Dataset and features

Dataset format

When you do a GET request on the dataUrls for the url under a specific dataset key such as initial, you'll get the full dataset with all features returned as JSON.

{
"data": [
[
"eb987a78daea43a8af908f7bad5fcdbb",
"2020-04-20T14:32:00.000Z",
"2020-05-14T18:12:44.184Z",
"true",
"2020-05-14T18:12:44.184Z",
0.2594,
"initial",
"2020-04-20T14:32:00.000Z",
"2020-04-20T14:32:00.000Z",
"false",
"false",
"US",
"facebook",
"iPhone10,1",
],
[
"fo98f3a78daea43a8aff9e77bad5fcdef",
"2020-04-20T14:32:00.000Z",
"2020-05-14T18:12:44.184Z",
"false",
null,
0.1394,
"initial",
"2020-04-20T14:32:00.000Z",
"2020-04-20T14:32:00.000Z",
"false",
"false",
"NL",
"youtube",
"Android9"
],
...
],
"metadata": {
"columns": [
{
"name": "user_id"
},
{
"name": "user_created"
},
{
"name": "data_now"
},
{
"name": "y_value"
},
{
"name": "y_timestamp"
},
{
"name": "random"
},
{
"name": "moment_key"
},
{
"name": "moment_timestamp"
},
{
"name": "user_moment_base_timestamp"
},
{
"name": "feature_acaa2cf5d"
},
{
"name": "feature_3c11322c9"
},
{
"name": "feature_7f88703f1"
},
{
"name": "feature_2fe4e4093"
},
{
"name": "feature_440572d3d"
}
]
}
}

Under data we an array of rows can be found, where each row represent an unique user with its features and properties.
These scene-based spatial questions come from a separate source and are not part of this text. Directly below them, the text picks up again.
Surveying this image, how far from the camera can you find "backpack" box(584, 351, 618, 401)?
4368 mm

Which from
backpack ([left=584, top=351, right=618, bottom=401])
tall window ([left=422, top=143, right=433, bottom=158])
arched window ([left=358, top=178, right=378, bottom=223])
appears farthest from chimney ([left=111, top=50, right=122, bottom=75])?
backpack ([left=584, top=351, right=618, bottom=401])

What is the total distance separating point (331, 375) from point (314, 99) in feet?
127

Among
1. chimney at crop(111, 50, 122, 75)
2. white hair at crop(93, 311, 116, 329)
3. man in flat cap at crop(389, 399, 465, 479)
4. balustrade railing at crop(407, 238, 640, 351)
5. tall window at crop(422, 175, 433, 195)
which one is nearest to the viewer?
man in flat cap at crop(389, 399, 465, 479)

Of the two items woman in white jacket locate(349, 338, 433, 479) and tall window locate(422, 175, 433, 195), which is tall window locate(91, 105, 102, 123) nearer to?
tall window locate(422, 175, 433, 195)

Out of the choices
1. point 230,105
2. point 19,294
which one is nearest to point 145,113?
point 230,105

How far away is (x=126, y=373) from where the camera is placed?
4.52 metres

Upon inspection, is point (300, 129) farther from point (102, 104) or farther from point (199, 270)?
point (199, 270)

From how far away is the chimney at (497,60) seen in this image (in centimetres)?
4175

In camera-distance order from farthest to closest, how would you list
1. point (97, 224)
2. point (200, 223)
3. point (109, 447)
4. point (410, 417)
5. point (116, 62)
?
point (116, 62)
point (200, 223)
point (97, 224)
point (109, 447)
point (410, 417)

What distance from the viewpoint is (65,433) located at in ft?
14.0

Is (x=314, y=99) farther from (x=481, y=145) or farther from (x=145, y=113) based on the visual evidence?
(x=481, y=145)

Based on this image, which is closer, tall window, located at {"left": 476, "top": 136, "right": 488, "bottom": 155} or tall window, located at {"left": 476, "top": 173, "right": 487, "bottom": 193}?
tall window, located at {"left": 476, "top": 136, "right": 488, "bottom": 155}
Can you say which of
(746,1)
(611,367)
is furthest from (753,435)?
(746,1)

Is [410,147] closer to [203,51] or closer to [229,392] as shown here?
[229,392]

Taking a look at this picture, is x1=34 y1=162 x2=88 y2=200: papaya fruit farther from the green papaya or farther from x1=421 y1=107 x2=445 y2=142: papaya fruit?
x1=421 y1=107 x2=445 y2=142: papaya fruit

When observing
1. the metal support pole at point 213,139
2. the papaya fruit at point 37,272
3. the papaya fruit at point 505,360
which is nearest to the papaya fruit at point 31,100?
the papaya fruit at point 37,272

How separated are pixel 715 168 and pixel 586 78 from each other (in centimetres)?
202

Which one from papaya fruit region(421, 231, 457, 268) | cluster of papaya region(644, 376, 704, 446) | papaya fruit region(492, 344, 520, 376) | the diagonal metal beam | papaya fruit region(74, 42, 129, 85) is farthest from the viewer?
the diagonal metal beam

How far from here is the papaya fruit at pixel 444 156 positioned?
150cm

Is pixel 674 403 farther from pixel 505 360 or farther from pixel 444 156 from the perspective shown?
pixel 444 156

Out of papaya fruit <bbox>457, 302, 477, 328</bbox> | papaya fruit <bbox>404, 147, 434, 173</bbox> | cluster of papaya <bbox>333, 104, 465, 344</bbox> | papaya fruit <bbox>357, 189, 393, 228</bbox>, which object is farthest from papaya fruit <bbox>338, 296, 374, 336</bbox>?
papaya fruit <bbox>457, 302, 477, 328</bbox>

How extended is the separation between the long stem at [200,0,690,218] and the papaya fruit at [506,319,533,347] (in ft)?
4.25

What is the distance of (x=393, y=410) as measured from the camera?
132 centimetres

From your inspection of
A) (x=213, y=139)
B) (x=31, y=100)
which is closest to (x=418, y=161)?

Under metadata.columns you will find the column names, where each index number corresponds to the column index for each user row in data.

Here are the column names that are always available for each dataset. All timestamps are in ISO 8601 format.

  • user_id: The unique ID of the user. In case the user has been identified by a custom ID, this will be that id.
  • user_created: The timestamp when the user was first created/tracked.
  • data_now: Timestamp when the dataset was created
  • y_value: Will be "true" if the user converted and "false" if not. Note this is a string type, not boolean!
  • y_timestamp: If the user converted, this is the earliest timestamp when the conversion happened. If the conversion goal is that a user did play_song, and the user did that event 10 times, this is the timestamp of the first time that event happened.
  • random: A random value between 0 and 1. Can be used to query for a smaller sample of all users in the dataset, see next section.
  • moment_key: This contains the same value as the key of the dataset this is for, such as initial, train_more, etc.
  • user_moment_base_timestamp: The user base timestamp defaults to user 'created at', so in that case it will be the same as the user_created column from above. But we can also choose any other user property such as 'identified at' or any other timestamp that you're tracking. See the Insight API intelligence plugin section later on how to specify a different user base timestamp.
  • moment_timestamp: A dataset is always based on a snapshot from the number of seconds since their creation date, or whatever user_moment_base_timestamp was specified. For the initial dataset, where the moment is 0 seconds the moment_timestamp equals user_created. But for 60 seconds, it will be user_moment_base_timestamp + 60 seconds. If the dataset moment is latest, it will be equal to data_now. The moment timestamp is useful for a specific type of analysis, such as predicting what behavior leads to conversion — we don't want to analyze users where their snapshot state is beyond the conversion y_timestamp, as our analysis would be biased then. So in this specific case we want to filter out all users where moment_timestamp < y_timestamp.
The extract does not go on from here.